Dataset excerpt ▸
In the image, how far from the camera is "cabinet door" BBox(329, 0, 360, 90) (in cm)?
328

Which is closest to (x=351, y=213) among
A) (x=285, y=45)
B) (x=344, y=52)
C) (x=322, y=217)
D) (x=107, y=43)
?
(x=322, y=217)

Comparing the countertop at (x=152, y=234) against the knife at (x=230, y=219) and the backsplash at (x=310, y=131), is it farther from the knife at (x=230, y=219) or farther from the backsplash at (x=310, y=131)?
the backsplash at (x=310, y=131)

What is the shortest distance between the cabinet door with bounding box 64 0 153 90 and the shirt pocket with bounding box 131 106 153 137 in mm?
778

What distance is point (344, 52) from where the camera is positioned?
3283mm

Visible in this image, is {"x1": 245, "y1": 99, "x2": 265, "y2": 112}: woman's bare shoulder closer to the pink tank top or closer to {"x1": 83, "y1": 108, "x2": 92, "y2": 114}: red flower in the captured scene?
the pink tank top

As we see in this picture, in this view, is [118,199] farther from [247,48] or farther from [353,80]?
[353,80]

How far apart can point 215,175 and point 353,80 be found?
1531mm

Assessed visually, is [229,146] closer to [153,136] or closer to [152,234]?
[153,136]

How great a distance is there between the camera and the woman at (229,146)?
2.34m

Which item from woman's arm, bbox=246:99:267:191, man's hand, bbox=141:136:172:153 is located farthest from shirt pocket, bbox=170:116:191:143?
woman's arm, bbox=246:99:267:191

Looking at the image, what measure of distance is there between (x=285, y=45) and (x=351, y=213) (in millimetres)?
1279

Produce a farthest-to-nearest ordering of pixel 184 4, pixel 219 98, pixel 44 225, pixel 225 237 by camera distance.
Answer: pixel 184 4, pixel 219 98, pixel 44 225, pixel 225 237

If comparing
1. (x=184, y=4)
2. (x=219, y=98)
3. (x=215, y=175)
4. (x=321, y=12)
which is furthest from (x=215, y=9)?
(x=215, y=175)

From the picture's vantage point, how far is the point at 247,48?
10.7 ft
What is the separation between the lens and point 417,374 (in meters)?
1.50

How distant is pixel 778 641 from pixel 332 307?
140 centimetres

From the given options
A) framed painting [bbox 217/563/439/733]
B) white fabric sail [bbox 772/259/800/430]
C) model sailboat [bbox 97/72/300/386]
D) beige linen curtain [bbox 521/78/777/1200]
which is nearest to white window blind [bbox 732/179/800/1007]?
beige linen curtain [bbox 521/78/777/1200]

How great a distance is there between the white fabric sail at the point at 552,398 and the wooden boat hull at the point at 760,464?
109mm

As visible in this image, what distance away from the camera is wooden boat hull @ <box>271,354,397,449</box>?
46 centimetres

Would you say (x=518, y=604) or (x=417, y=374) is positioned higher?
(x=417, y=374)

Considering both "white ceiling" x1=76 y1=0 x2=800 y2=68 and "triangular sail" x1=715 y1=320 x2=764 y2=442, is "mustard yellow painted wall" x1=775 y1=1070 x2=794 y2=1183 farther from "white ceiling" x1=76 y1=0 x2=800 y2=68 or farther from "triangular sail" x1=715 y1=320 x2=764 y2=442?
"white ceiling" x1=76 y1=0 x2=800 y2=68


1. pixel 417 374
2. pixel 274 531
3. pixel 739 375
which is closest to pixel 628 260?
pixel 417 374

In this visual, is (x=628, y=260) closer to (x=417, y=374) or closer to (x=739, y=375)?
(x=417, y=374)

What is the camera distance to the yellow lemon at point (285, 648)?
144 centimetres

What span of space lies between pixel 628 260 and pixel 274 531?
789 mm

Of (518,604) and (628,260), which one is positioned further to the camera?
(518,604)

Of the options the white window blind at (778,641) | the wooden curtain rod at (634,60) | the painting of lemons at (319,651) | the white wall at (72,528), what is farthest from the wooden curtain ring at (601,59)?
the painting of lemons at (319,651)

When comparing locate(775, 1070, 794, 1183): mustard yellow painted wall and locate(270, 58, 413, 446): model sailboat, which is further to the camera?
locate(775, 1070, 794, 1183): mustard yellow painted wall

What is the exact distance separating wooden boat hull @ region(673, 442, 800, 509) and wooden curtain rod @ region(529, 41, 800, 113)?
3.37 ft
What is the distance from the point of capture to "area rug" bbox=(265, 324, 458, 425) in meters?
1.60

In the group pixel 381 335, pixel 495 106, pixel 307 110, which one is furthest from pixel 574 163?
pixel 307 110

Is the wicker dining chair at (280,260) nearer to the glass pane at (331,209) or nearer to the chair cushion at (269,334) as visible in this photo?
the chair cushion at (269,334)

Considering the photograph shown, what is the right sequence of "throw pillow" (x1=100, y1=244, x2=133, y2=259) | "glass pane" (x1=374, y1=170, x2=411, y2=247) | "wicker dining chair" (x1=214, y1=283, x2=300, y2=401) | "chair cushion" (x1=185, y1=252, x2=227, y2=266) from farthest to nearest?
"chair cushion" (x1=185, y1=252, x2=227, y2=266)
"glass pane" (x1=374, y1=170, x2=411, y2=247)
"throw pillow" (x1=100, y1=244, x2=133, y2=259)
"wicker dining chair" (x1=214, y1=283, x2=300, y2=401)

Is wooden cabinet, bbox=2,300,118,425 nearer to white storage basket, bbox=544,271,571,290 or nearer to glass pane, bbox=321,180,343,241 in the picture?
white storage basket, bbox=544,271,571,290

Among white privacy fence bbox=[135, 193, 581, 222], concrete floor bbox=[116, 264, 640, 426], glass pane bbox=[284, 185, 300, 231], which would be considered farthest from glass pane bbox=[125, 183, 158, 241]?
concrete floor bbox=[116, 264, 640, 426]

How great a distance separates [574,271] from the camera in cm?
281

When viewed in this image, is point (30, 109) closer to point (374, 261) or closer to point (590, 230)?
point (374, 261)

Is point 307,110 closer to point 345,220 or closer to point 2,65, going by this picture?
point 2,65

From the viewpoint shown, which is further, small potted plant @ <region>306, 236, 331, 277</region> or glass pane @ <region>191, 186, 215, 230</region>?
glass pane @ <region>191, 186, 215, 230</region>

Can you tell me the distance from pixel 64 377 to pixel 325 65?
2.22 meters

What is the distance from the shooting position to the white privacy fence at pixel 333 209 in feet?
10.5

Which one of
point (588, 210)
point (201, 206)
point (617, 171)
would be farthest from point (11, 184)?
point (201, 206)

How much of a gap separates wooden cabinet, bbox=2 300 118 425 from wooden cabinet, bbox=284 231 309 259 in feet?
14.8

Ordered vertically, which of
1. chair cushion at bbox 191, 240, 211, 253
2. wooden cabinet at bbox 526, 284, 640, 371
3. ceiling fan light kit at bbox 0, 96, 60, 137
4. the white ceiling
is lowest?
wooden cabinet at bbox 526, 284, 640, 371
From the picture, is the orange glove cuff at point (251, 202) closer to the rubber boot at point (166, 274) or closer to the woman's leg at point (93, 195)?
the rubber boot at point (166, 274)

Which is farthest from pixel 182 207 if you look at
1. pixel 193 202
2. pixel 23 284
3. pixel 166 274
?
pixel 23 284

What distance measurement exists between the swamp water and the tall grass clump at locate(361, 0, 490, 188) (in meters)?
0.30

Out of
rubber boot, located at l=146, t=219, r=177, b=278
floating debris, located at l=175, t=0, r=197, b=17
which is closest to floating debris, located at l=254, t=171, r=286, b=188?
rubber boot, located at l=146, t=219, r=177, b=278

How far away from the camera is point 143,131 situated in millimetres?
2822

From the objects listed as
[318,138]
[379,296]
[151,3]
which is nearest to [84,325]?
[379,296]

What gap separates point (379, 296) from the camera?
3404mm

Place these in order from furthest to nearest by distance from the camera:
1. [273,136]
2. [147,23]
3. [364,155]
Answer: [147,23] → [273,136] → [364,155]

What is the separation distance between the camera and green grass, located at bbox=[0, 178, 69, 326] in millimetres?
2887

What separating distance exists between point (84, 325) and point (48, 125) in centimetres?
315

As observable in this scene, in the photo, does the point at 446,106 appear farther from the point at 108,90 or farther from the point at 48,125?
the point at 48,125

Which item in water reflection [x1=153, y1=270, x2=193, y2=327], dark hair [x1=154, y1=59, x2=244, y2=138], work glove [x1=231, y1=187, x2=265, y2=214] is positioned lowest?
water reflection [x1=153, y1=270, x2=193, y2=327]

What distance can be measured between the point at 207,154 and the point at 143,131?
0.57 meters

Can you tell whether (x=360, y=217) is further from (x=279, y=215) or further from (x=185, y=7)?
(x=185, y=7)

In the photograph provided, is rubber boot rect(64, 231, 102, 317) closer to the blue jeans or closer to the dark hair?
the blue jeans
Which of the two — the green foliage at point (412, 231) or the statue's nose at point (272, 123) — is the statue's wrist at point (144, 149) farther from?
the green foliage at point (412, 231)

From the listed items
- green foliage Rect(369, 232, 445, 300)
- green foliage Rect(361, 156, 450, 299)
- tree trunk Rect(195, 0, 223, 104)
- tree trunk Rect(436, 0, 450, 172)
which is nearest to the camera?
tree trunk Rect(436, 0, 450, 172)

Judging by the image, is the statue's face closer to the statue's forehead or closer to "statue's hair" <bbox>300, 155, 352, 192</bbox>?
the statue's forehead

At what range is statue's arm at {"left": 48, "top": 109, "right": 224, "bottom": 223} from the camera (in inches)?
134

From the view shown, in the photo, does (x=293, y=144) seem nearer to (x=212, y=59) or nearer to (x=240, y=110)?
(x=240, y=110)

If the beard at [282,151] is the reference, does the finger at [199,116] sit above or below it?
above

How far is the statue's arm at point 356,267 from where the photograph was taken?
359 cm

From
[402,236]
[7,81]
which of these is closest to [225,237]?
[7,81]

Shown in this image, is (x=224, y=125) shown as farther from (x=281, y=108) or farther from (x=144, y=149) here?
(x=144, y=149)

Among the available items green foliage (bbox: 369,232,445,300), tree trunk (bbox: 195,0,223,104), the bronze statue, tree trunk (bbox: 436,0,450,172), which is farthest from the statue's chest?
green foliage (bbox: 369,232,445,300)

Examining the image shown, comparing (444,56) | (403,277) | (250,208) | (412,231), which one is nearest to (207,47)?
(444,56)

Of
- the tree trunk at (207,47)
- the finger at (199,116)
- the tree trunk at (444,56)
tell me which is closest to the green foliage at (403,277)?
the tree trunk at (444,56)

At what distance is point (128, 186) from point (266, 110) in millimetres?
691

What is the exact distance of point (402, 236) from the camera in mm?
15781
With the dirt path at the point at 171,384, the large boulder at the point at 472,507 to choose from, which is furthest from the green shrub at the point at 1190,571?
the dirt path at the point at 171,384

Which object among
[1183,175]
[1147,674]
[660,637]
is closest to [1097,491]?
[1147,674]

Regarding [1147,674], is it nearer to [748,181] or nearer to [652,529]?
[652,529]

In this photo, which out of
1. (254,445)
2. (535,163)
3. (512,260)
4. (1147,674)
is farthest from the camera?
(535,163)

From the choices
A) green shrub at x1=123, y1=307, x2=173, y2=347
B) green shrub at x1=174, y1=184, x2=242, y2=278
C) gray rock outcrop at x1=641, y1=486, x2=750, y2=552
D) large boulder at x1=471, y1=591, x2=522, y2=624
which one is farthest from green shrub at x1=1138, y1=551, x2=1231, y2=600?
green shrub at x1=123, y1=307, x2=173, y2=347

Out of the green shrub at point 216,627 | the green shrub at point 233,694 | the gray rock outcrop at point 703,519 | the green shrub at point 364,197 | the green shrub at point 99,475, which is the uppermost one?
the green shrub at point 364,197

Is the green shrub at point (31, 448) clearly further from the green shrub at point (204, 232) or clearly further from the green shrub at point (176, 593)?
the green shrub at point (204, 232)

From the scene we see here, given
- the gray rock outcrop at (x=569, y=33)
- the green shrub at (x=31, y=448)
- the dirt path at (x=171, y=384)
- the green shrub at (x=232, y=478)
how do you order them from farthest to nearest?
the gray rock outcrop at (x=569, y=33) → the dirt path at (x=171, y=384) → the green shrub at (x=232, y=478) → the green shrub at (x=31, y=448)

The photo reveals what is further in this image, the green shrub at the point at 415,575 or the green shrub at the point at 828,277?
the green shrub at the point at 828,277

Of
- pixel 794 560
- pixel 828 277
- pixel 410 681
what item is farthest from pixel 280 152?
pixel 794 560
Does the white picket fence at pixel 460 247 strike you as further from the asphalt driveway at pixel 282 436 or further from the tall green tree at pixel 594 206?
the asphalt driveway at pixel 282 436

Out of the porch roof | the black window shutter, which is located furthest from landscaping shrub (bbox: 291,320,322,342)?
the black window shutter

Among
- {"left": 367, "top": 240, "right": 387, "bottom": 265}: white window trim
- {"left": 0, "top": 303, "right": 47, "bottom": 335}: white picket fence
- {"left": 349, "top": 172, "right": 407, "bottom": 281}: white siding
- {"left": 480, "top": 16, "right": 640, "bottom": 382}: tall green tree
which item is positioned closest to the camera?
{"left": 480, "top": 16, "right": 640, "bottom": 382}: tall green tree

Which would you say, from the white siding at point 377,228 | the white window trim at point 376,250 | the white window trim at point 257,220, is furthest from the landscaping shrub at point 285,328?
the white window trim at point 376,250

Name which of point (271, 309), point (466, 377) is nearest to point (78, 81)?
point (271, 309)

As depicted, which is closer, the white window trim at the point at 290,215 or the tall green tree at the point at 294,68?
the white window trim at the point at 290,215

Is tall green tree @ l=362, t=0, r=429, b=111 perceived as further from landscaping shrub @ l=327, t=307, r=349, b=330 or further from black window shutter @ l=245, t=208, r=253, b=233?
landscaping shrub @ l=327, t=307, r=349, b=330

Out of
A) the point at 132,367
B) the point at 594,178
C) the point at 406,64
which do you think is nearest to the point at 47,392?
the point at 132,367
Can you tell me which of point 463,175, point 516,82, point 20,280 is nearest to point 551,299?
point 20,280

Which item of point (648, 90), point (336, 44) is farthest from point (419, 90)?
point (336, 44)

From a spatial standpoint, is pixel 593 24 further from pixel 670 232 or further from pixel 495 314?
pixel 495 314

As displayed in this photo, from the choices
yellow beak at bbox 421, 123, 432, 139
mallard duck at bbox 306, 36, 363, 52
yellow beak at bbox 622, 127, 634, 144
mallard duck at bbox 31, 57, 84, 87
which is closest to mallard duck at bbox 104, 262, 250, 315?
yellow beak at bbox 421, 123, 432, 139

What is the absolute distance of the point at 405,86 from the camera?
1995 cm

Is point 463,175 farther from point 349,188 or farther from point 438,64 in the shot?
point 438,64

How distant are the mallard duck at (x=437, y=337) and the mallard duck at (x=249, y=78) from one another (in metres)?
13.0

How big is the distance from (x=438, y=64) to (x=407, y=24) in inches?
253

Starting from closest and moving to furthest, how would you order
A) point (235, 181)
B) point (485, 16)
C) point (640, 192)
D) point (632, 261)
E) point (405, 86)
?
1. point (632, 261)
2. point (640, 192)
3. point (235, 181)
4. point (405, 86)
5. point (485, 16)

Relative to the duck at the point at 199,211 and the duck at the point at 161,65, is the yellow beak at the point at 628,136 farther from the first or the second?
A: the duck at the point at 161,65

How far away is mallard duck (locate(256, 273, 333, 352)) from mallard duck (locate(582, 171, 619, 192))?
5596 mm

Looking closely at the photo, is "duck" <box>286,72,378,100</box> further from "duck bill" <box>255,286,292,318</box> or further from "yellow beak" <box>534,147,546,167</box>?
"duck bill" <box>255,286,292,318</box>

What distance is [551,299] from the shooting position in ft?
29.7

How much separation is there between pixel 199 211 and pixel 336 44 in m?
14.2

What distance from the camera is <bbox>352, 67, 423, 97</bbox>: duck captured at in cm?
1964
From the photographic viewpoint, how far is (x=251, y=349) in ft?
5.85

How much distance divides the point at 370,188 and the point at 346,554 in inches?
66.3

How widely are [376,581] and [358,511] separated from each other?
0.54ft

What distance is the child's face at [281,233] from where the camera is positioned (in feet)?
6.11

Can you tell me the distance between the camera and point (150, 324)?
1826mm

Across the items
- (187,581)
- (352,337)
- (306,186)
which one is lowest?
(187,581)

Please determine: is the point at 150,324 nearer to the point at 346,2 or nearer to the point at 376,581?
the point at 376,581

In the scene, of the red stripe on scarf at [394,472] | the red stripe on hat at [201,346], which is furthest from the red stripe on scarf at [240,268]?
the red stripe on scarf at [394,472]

What is expected ▸ Copy the data word for word, from the line with "What distance measurement" to the line with "0.57 meters".

Answer for this exercise ▸
What distance measurement exists between the swamp water and the tall grass clump at locate(361, 0, 490, 188) (in meters)?
0.30

Out of
rubber boot, located at l=146, t=219, r=177, b=278
floating debris, located at l=175, t=0, r=197, b=17
which is closest to floating debris, located at l=254, t=171, r=286, b=188?
rubber boot, located at l=146, t=219, r=177, b=278

How far away from the camera is point 143,131 situated in millimetres?
2822

From the objects listed as
[318,138]
[379,296]
[151,3]
which is nearest to [84,325]?
[379,296]

What gap separates point (379, 296) from the camera?
3404mm

Place these in order from furthest to nearest by distance from the camera:
1. [273,136]
2. [147,23]
3. [364,155]
Answer: [147,23] → [273,136] → [364,155]

What is the separation distance between the camera and green grass, located at bbox=[0, 178, 69, 326] in millimetres?
2887

What separating distance exists between point (84, 325) and point (48, 125) in centimetres?
315

As observable in this scene, in the photo, does the point at 446,106 appear farther from the point at 108,90 or farther from the point at 48,125?
the point at 48,125

Which item in water reflection [x1=153, y1=270, x2=193, y2=327], dark hair [x1=154, y1=59, x2=244, y2=138], work glove [x1=231, y1=187, x2=265, y2=214] is positioned lowest?
water reflection [x1=153, y1=270, x2=193, y2=327]

What distance can be measured between the point at 207,154 and the point at 143,131?
0.57 meters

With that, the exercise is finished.